“Ikut,
yuk!” ajakan Khizril seperti kembang api yang meledak-ledak, bersinar di depan
matanya. Warda sampai menjatuhkan pensil ke tanah hingga berbunyi nyaring. Ini
siang yang terik, bukan hujan gerimis romantis dengan angin yang semilir.

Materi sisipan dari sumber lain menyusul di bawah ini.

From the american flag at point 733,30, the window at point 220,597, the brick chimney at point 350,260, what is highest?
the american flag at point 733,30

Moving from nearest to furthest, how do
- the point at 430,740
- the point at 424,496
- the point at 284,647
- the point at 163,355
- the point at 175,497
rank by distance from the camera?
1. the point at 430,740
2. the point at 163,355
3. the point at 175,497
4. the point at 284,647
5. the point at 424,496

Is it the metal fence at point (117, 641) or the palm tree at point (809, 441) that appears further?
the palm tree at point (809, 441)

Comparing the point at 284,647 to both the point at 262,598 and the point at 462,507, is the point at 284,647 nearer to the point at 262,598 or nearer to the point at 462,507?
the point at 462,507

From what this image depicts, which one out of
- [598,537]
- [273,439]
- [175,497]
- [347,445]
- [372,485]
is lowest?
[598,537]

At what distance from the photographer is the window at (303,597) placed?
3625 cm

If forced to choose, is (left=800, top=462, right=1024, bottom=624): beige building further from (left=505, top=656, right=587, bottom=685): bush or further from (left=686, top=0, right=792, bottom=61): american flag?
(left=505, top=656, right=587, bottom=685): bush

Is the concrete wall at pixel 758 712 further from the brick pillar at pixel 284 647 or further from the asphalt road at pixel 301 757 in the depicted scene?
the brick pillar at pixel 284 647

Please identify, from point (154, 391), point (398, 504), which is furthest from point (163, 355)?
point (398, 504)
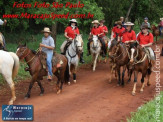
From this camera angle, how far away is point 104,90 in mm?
10789

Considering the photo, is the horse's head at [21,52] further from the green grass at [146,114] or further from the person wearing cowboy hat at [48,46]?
the green grass at [146,114]

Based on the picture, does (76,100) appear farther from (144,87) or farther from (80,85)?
(144,87)

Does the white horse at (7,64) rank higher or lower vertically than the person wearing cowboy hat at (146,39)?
lower

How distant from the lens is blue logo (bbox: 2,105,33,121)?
299 inches

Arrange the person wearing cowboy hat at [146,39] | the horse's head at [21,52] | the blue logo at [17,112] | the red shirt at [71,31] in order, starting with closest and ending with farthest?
the blue logo at [17,112], the horse's head at [21,52], the person wearing cowboy hat at [146,39], the red shirt at [71,31]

Tiba-tiba saja, di tengah jadwal kuliah yang padat betul, pemuda yang juga
jurusan seni rupa itu rela menemui Warda di selasar kampus –tempat yang sangat
tidak disukai Khizril– demi sebuah janji. Janji untuk memperkenalkan Warda
bersama komunitas design interior-nya.
“Kapan
lagi kamu menjadi arsitek handal jika tidak dimulai dari sekarang!” Khizril
mengompori semangat Warda agar kian membara. Ah, Warda memang belum lama
mengenalnya. Tak lebih dari sebulan setelah ospek jurusan diadakan, tetapi Khizril
telah menjelma menjadi kakak tingkat yang begitu membantu. Informasi apa saja
didapatkan. Beasiswa untuk mahasiswa semester satu, tempat kos yang nyaman,
hingga tempat toko buku murah.
Ledakan
itu sungguh membuat dada Warda bergemuruh. Komunitas itu, komunitas yang bisa membantu
mengembangkan bakatnya. Namun, dia tetap menimbang-nimbang. Apa yang akan
menjadi respon ayahnya, apa yang akan menjadi keputusan ibunya bila mereka mengetahui
ia akan pergi sejauh 100km hanya untuk dengan teman-teman Khizril; yang tak
jelas siapa mereka semua; apakah ada perempuan berjilbab seperti dirinya.
“Tidak
mengajak yang lain?” tanya Warda antusias. Bagaimanapun, menjadi arsitek handal
adalah impiannya. Ia bisa pergi jika bersama satu saja teman perempuan lain.
“Ada!
Citra dan Mega akan menemanimu,” sahut Khizril mantap.
Warda
berusaha keras menguak memori tentang dua nama itu. Citra dan Mega. Mereka
adalah teman yang cukup baik. Selalu menutupi mahkota kepala mereka dengan
jilbab, santun, dan pintar. Namun Warda bimbang, Citra dan Mega bertindak aneh
akhir-akhir ini. Mereka berdua sering membolos kuliah tanpa alasan yang jelas,
sering terkikik kala dosen memberikan kuliah, dan beberapa kali dilihatnya
mereka melepas jilbab saat pergi ke kampus.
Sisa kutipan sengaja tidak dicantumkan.